Nach einiger Zeit der schriftstellerischen Stille in diesem Blog – hier als wieder einmal ein paar Zeilen aus der Lätti.
Heute ist Sonntag – um 8.15 sitze ich vor unserem gemütlichen Reihenhäuschen und geniesse es schier grenzenlos, dass sich die Sonne noch hinter den Wolken versteckt und somit die Temperatur noch nicht so hoch ist. Nach dem herrlichen Regen von gestern erst recht nicht.
Und wie ich so da sitze und die Ruhe gniesse, plärt ein Schaf in der Nähe. Seit ein paar Tagen hat ein benachbarter Bauer nun – da wir auf dem Lande leben – ein paar Schafe in der Nähe unseres Hauses parkiert. Wenn das mit den Dingern so wäre mit den Kühen oder Auto, dann wäre ja das noch einigermassen erträglich. Aber eines dieser Schafe plärt nun schon seit einer Stunde “mäh, mäh” etc.

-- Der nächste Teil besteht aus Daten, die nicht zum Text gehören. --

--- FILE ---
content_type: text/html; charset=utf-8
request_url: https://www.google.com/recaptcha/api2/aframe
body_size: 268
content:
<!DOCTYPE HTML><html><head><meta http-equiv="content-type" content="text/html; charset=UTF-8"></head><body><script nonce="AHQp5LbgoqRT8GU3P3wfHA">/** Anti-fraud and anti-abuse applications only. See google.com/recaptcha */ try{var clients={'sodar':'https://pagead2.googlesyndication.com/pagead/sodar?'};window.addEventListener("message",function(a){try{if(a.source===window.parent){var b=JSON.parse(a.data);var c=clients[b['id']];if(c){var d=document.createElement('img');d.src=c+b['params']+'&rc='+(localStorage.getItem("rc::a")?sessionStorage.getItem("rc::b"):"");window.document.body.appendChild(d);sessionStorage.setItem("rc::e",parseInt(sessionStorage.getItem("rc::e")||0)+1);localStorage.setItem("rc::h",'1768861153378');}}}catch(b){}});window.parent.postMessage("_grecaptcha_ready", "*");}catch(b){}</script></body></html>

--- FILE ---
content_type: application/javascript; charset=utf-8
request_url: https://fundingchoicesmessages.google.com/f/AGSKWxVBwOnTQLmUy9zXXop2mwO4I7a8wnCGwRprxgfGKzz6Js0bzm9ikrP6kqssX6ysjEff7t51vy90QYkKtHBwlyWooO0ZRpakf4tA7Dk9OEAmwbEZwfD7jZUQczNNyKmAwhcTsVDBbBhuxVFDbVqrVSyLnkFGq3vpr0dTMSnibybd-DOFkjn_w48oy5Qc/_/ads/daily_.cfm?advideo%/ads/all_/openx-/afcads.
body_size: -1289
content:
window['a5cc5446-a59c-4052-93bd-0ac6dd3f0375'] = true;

Da denke ich den Bären, der wieder einmal sich erdreistet hat und aus dem wilden Italien in die geschützte Schweiz gekommen ist. Dabei hat er doch auf seinem Weg durch die Berge ein paar Schafen den Garaus gemacht. Einen Teil hat er wohl gegessen. Warum er andere Schafe auch einfach ins Jenseits befördert hat, darüber rätseln nun ganze Heerscharen von Forschern. Dabei, liebe Forscher, liegt dies doch auf der Hand. Kommen Sie zu mir in die Lätti, setzen Sie sich neben mich, an einem solch schönen gemütlichen Sonntag Morgen und Sie werden verstehen.
Darum wär ich heute gerne ein Bär. Und vielleicht gäbe es dann heute Abend, wenn wir draussen den WM Final (mein erstes Liveerlebnis an dieser WM) anschauen, anstelle von Schweinekoteletts ein Schafsragout.